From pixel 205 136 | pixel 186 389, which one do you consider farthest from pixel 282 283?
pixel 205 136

---

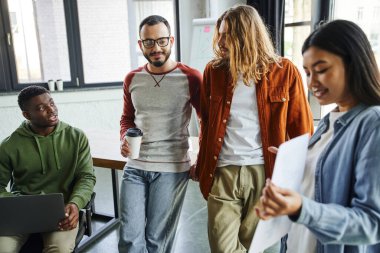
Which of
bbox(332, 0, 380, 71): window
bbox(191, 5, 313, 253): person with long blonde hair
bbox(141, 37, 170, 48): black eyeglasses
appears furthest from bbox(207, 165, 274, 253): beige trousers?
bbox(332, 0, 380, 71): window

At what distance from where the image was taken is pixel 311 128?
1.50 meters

The problem
Convert the entries from the line containing "At what distance" down to the line containing "1.50 meters", both ends included, into a JSON list of strings with one string per line and blank lines left out.

Full output
[
  "At what distance from where the image was taken is pixel 311 128?",
  "1.50 meters"
]